**PROBLEM REQUIREMENTS**:
At the line with "Cheap Kids Classroom", start transcribing; stop after the last line of the data below. Keep it exact and leave pictures out.

**INFORMATION**:

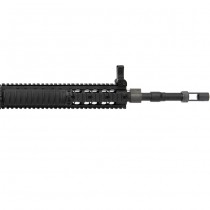 G&G GC12 SPR AEG 6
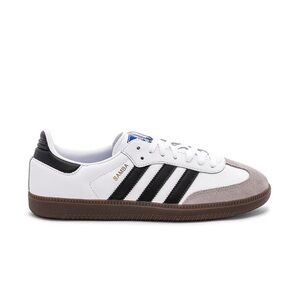 Adidas Sambas Original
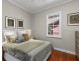 411 Sandgate Rd, Albion QLD 4010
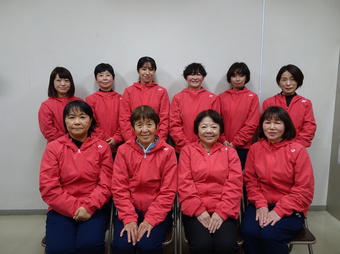 ２０２１年１２月常務理事(127KB)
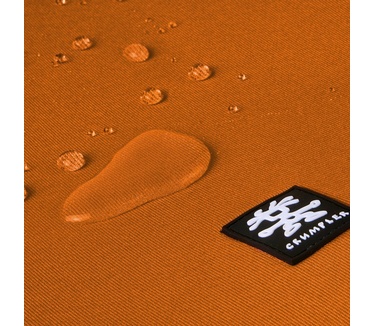 Crumpler BLCC-M-003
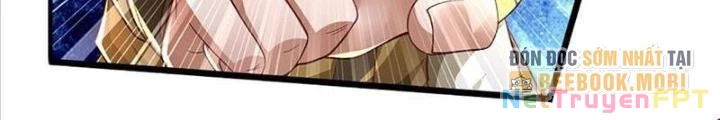 Ta Có Thể Cướp Đoạt Cơ Duyên Chapter 5 - 40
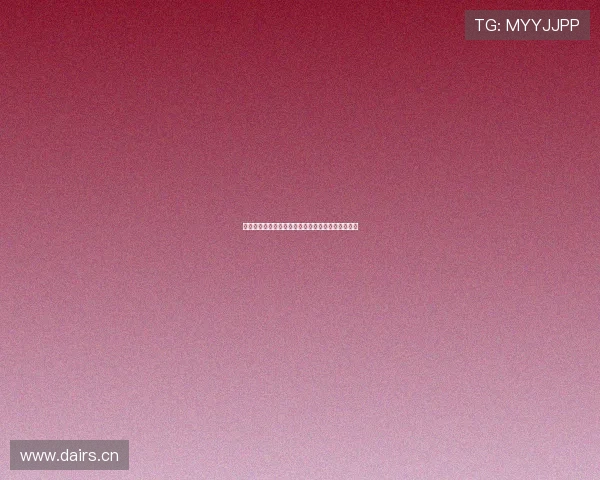 快鱼直播网页全新升级带来高清互动体验与精彩内容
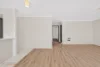 12/143 Port Jackson Circuit, Phillip, ACT 2606-Image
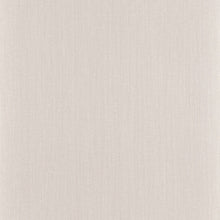Goa Select 7 Wallpaper by Casamance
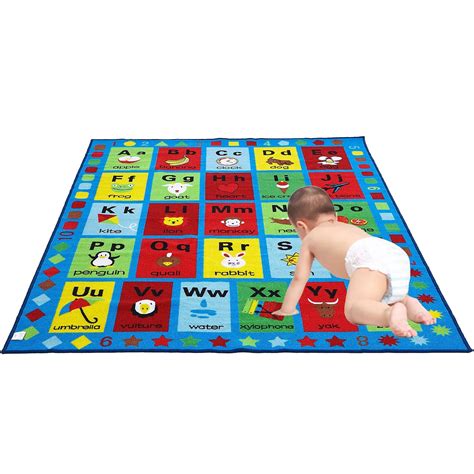 Cheap Kids Classroom Rugs, find Kids Classroom Rugs deals on line at ...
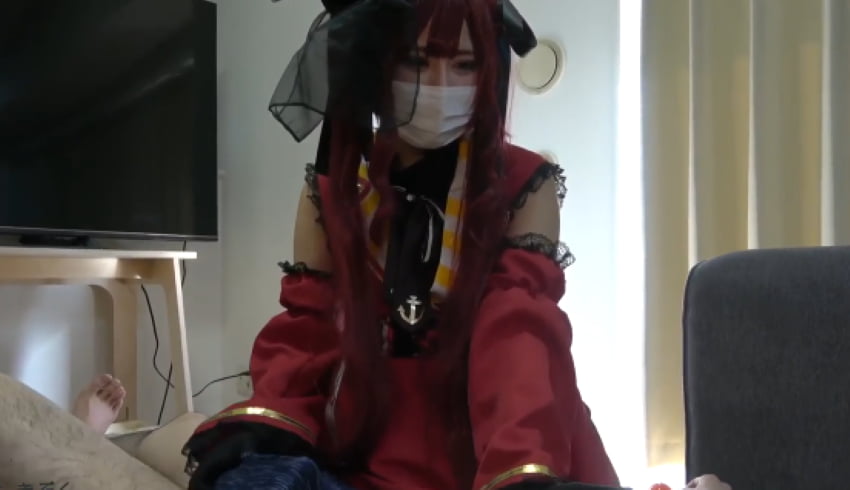 白天躁晚上躁天天躁2022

**ANSWER BOX**:
 Cheap Kids Classroom Rugs, find Kids Classroom Rugs deals on line at ...
 白天躁晚上躁天天躁2022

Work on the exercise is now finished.